What Are Fossils?
by Cindi Sirois Collins
From the Latin word fossilis meaning “dug up”, a fossil is the remains or traces of once-living prehistoric organisms found in sedimentary rock. They are used to piece together the Earth’s ancient life and history Fossils are created primarily in areas that had water at some point in history like a floodplain, a wetland, or an ocean. Fossilization is a rare phenomenon because lots of events like erosion, heat, and pressure prevent the creation of a fossil. The fossils that are found are special and need to be treated with the respect of a precious stone.
Fossils must be at least 10,000 years old to be considered a fossil and come in 2 forms:
1) Body fossils are the preserved hard parts of an organism’s remains like teeth, bones, and shells. Other processes like freezing, tar, and amber have preserved skin, hair, and stomach contents as well.
2) Trace or Ichnofossils are signs of activity that an animal once lived such as footprints, tracks, burrows, borings, and coprolites (fossilized dung).
Taphonomy “burial law” is the study of all the processes that occur between the death of an animal and its final preservation in the rock as a fossil. It is the transition from the living world (biosphere) to the rock world (lithosphere).
The changes begin with the organism’s death when enzymes are released that destroy the organic structure of the tissues. Due to bacteria, chemical changes happen at every stage.
There are 5 stages that are not only sequential but also interplay within the stages.
1) Disarticulation-the organism decays and bones are no longer held together by flesh and muscles.
2) Dispersal– the organism’s body parts are separated by natural events such as scavengers or floods.
3) Accumulation– occurs when there is a buildup of organic or inorganic materials in one location due to scavengers or human behavior. It can also occur when organisms are stuck in mud or tar as a group.
4) Fossilization occurs when groundwater that is rich in minerals permeates organic materials and fills in empty spaces. Bones, teeth, and dentin are a mixture of organic and mineralized components within the fossilized tissues.
5) Mechanical alteration is processes that physically alter the organism’s remains which include freezes and thaws, compaction, transport, burial in different sediments and tar, and mummification.
There are 2 phases of Taphonomy:
A) Biostratinomy is the study of the changes that affect the organic remains between the death of an organism and its burial.

**EXTRACTED DATA:**
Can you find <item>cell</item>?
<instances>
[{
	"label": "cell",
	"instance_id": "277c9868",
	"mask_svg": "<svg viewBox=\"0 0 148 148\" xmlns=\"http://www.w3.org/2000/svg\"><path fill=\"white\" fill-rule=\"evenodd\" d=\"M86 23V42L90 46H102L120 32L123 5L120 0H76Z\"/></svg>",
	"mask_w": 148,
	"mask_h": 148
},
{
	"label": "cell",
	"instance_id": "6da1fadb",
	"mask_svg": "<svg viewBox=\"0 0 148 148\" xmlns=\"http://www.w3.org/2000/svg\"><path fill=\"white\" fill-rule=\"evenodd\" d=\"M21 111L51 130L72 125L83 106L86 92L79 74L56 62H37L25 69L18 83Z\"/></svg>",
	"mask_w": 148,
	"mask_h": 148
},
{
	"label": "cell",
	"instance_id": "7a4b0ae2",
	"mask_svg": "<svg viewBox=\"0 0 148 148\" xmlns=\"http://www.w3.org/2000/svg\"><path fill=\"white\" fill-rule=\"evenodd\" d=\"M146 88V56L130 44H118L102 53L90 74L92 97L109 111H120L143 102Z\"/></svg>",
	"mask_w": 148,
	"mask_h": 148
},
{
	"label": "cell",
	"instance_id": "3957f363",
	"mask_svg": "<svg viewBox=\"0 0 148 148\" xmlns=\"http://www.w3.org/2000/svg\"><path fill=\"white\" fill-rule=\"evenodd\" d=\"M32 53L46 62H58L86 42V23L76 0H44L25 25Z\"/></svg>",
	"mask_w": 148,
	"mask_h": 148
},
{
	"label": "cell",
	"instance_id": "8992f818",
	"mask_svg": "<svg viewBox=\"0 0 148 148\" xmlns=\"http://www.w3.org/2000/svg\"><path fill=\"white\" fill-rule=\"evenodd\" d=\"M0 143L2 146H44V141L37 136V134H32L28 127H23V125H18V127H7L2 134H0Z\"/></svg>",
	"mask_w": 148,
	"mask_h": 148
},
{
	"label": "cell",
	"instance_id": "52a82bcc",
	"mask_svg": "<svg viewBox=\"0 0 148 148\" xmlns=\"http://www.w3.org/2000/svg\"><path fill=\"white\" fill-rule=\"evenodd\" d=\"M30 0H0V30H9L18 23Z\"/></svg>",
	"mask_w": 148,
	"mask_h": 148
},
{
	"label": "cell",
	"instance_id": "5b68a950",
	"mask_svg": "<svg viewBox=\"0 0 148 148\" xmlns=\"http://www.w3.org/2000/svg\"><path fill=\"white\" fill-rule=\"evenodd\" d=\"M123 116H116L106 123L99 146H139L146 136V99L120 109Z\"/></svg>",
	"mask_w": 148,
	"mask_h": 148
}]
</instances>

**REQUIRED WORK:**
[1] Translate this sentence from the fossils article into Spanish: "Fossilization is a rare phenomenon because lots of events like erosion, heat, and pressure prevent the creation of a fossil."
[2] Transcribe the part of the fossils article that opens with the words containing "There are 5" and closes with "scavengers or floods.".
The material above comes from a separate source, not from the fossils article.

**ANSWERS BY TASK:**
[1] La fosilización es un fenómeno poco común porque muchos sucesos, como la erosión, el calor y la presión, impiden la formación de un fósil.

[2]
There are 5 stages that are not only sequential but also interplay within the stages.
1) Disarticulation-the organism decays and bones are no longer held together by flesh and muscles.
2) Dispersal– the organism’s body parts are separated by natural events such as scavengers or floods.